The Catholic church followed the leadership of Constantine, and in the year 364, at the council of Laodicea, passed a law requiring that Christians must “not Judaize by resting on Saturday.”  Eusebius, a noted bishop of that church, states, “All things whatsoever that it was duty to do on the Sabbath, these we have transferred to the Lord’s day (which they believed to be Sunday).”  Here it is plain that a human hand, and not a divine, changed the Sabbath.

Finally, the Sabbath was crushed, and Sunday, the pagan holiday, was instituted.  Henceforth it was espoused and supported by the church, as it is in our day.  Doctor Eck, the astute lawyer and champion of the Roman Catholic Church in its controversy with Martin Luther, admits, “The church has changed the observance of the Sabbath to Sunday on its own authority, without Scripture, doubtless under the inspiration of the Holy Spirit.”  That same church admits today that the change was brought about by its own action, and not by Christ or the apostles.

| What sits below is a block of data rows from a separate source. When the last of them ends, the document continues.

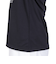 ニシ・スポーツ（NISHI）陸上ウェア シャツ アスリートプライドTシャツ 2811A471.001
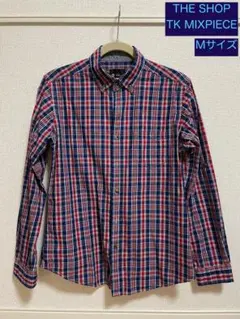 Item thumbnail for item cd2a3843-dc10-41c6-ae3c-615716605fce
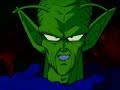 Dragon Ball Z (Audio Latino) Episodio 91 parte 2 Dragon Ball Z (Audio Latino) Episodio 91 parte 2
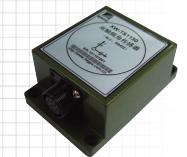 XW-TS1120/30倾角传感器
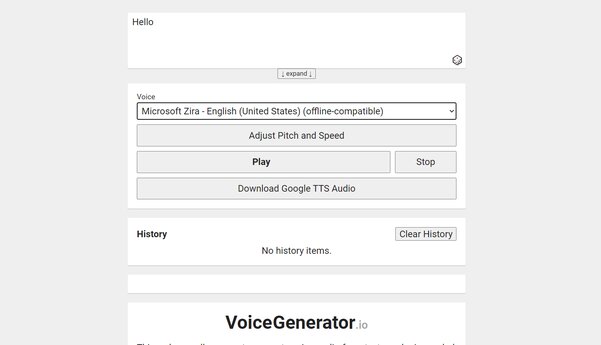 Как изменить голос: онлайн или программой для Windows и Android. Хоть на женский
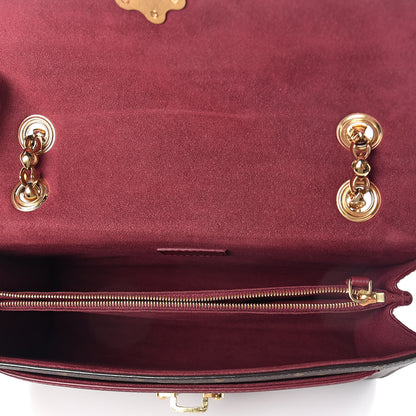 Louis Vuitton Monogram Victoire Raisin 5 of 9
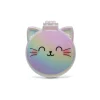 Spazzola con Specchio - Nice Hair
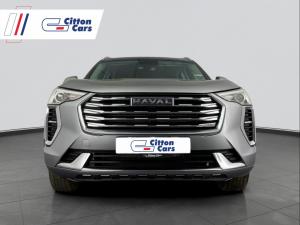 Haval Jolion 1.5T Premium DCT - Image 2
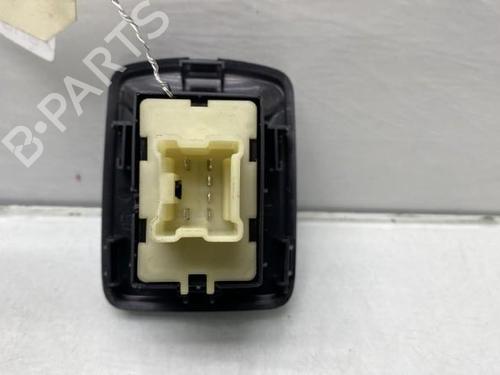 Used Right front window switch Right front window switch DACIA LODGY (JS_) 1.2 TCe (JSAY, JSM0) (115 hp) 19988011 19988011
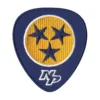 Nashville Predators Primary Team Logo Patch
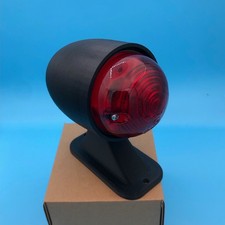 classic mini high level brake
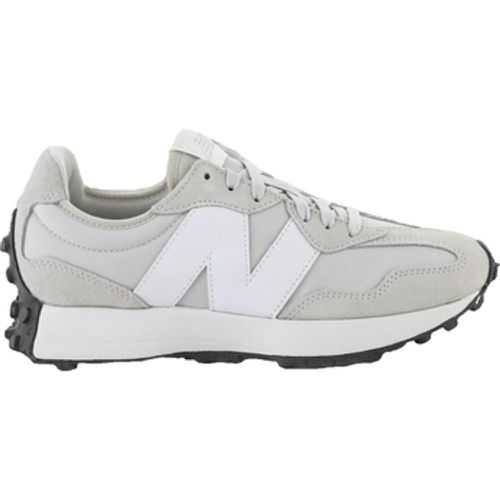 New Balance Sneaker 237 - New Balance - Modalova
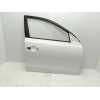 Recambio de puerta delantera derecha para hyundai i30 1.6 crdi cat referencia OEM IAM   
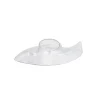 GASTROBACK Messerschutz für 40961 Discount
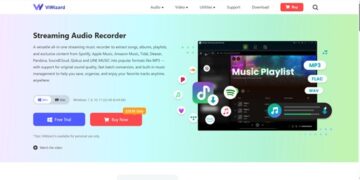 Offline Music Problem Solved: How to Download YouTube Music to MP3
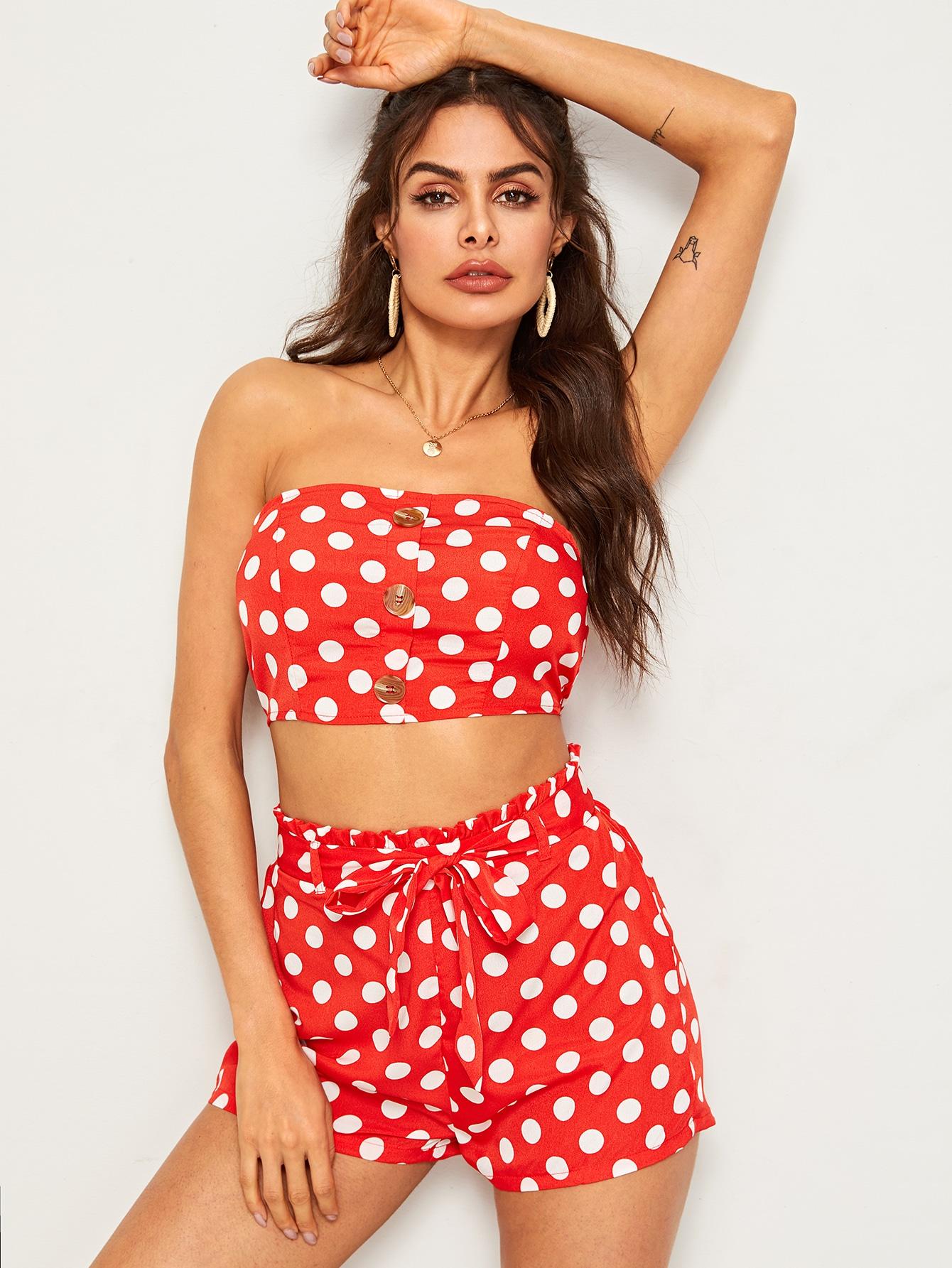 Шорты SheIn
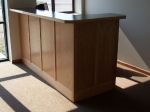 Oak_Desk_1.jpg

The Roman Church Boasts the Change:  “Doctrinal Catechism” of the Catholic church, by Keenan, page 174, we read:

“Ques.—Have you any other way of proving that the church has power to institute festivals of precept?

“Ans.—Had she not such power, she could not have done that in which all modern religionists agree with her,—she could not have done that in which all modern religionists agree with her,—she could not have substituted the observance of Sunday the first day of the week, for the observance of Saturday the seventh day, a change for which there is no Scriptural authority.”

And still further, in her “Abridgment of Christian Doctrine,” R.C. (Tuberville), page 58, we read:

“Ques.—How prove you that the church hath power to command feasts and holy days?

“Ans.—By the very act of changing the Sabbath into Sunday, which Protestants allow of; and therefore they fondly contradict themselves, by keeping Sunday strictly, and breaking most other feasts commanded by the same church.”

Thus the Sabbath was superseded by the pagan Sunday, through human authority and not divine authority.  The only part of Holy Writ was written by God’s own finger, the Ten Commandments, the law the psalmist says is perfect (Psalm 19:7), has been altered by man.  True, we have long observed an error; but to have been a thousand years wrong will not make us right for a single hour.  As Martin Luther said, “If the years should make wrong right, the devil would well deserve to be the most just one on earth, for he is now over 5,000 years old.”

There are two great contending powers on the earth in matters of religion—Christ and Satan.  The whole world is divided in its allegiance to these two.  We must place ourselves on one side or the other.  Our faces are in the picture somewhere.  Those who obey Christ are on His side.

Those who disobey Christ are on the side of the enemy.